China has long been worried about its
housing bubble, and has taken previous measure to cool the market. But
the last announcement—which limits the amount prospective buyers and
builders can borrow—are among the most stringent ever.The issue is
largely a big-city problem. Many lower-tier cities and rural areas are
full of empty housing units—earning them the nickname “ghost
cities”—mostly due to migration to big cities where the economies and
job prospects are far better.
Beyond easy loans and property seen
in China as a smart investment, other factors are driving the trend,
said one scholar who studies China’s housing market.
“The recent
surge in the residential real estate market in major cities is mostly
associated with properties located in the catchment area of high quality
public schools, at least in cities such as Beijing, Shanghai, and
Shenzhen,” said Hanming Fang, the Joseph M. Cohen Term Professor of
Economics at the University of Pennsylvania. Prices for properties in
areas that don’t have assigned schools are stable, he said.
“The
price surge is a surge in the price for scarce educational resources,”
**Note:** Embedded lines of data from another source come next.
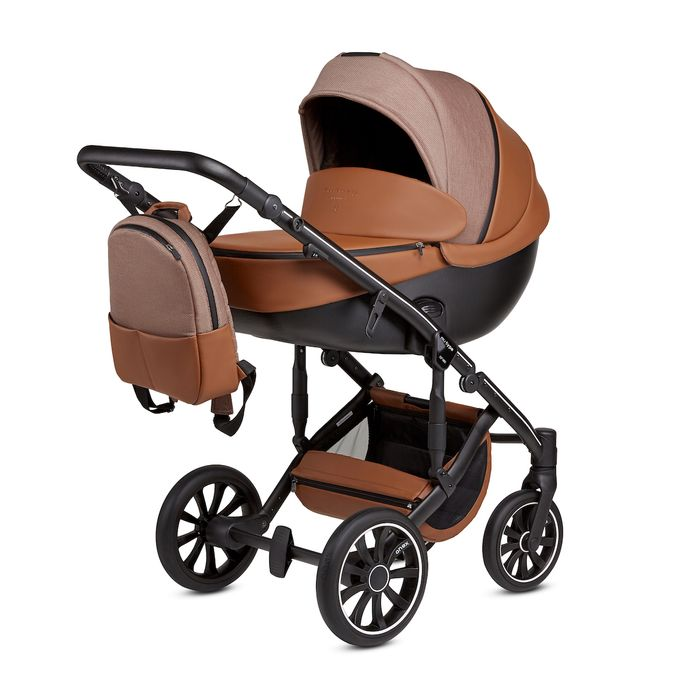ANEX m/type Discovery Edition Kinderwagenset 2 in 1 - Modell 2020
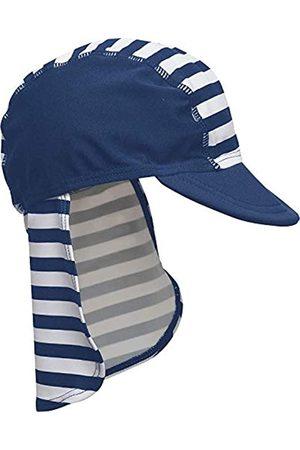 Playshoes Jungen Hüte - Jungen Bademütze Maritim von mit UV-Schutz nach Standard 801 und Oeko-Tex Standard 100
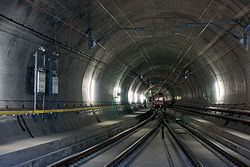 Gotthard Base Tunnel Gotthard Base Tunnel Wikipedia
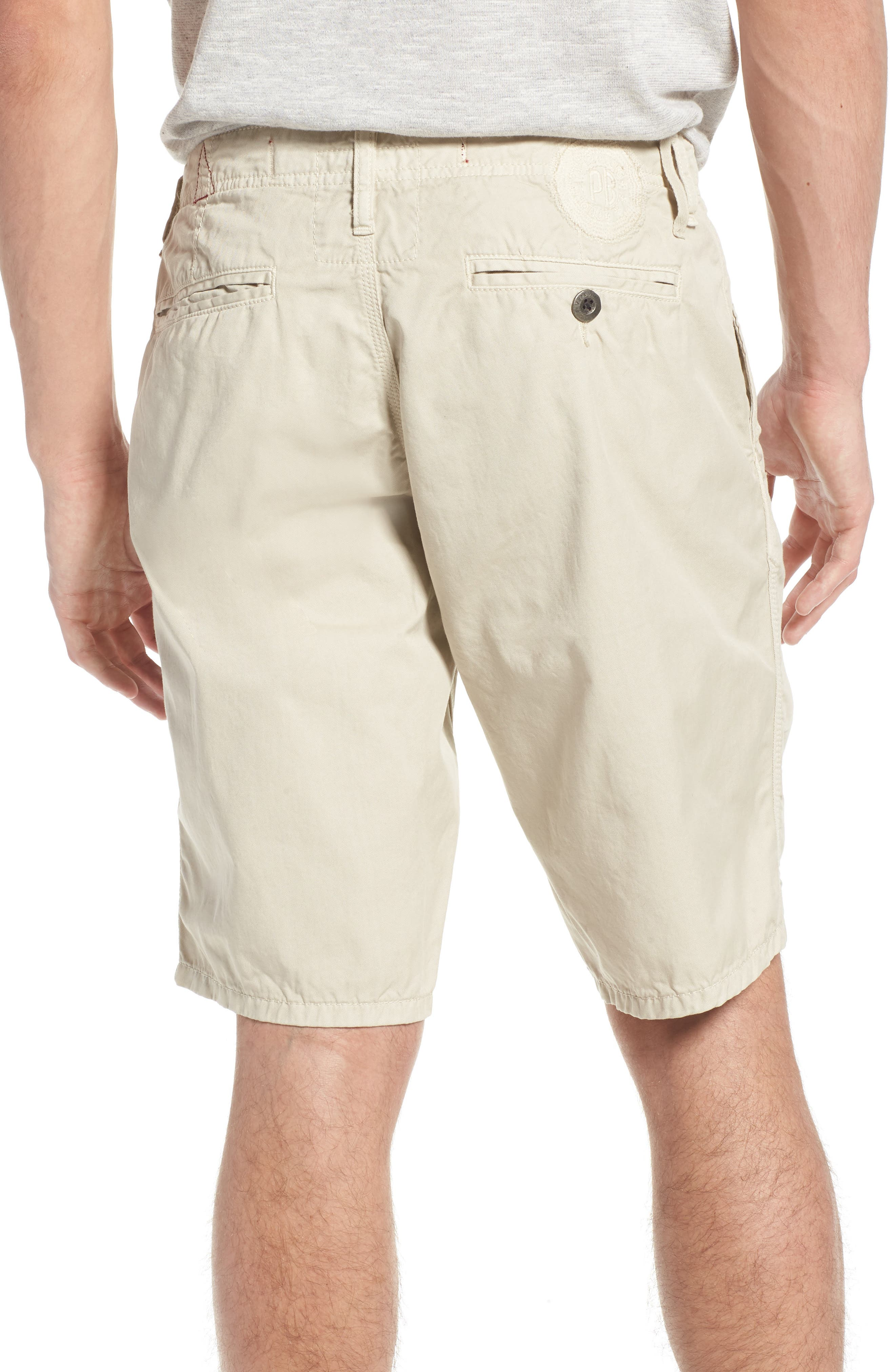 'Napa' Chino Shorts,                             Alternate thumbnail 14, color,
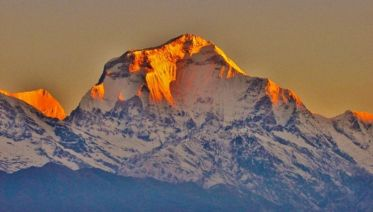 Annapurna Base Camp Trek 12D/11N (from Kathmandu)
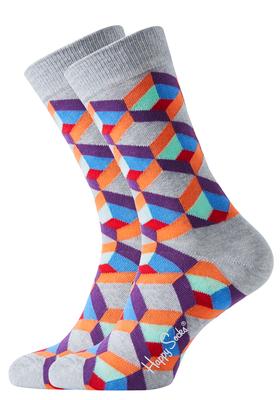 Happy Socks sokken, Optic Square Sock grijs met kleur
he said. To fix the problem and curb property market speculations, the
educational resource allocation mechanisms should be reformed, he said,
either by making school resources favor lower-quality schools or by
tying school resources to local property taxes. Public resource
allocations on hospitals, colleges, parks, and other public goods should
also be more equitable, he said.Speculation, too, has frustrated
Chinese officials. In a recent visit to Shanghai, China’s deputy housing
minister, Ni Hong, told city officials that “homes are for living in,
not for speculation,” a statement that was carried widely by state
media.
Meanwhile, property-related stocks in China had a bad
week. The share prices for the country’s three biggest property
developers have been hit especially hard since the recent restrictions
were announced. Hong Kong-listed China Evergrande Group (ticker:
3333.Hong Kong) has fallen 12% in the last four days. Country Garden
Holdings (2007: HK) has seen an 8% decline in the same period, as has
Shanghai-listed Greenland Holdings (600606: China). Most other big
developers have experienced similar declines.
Despite 2.3%
increase in GDP in 2020, China’s domestic consumption actually was
lowered by 3.9%, partly because of rising investment demand stimulated
by rising price in housing and other assets,” Li Gan, professor of
economics at Texas A&M University, told Barron’s. “Policies to
stabilize the housing market may also help boost domestic
consumption.”Local authorities have resisted previous efforts to tame
housing sales, which account for a significant source of local-level
revenue.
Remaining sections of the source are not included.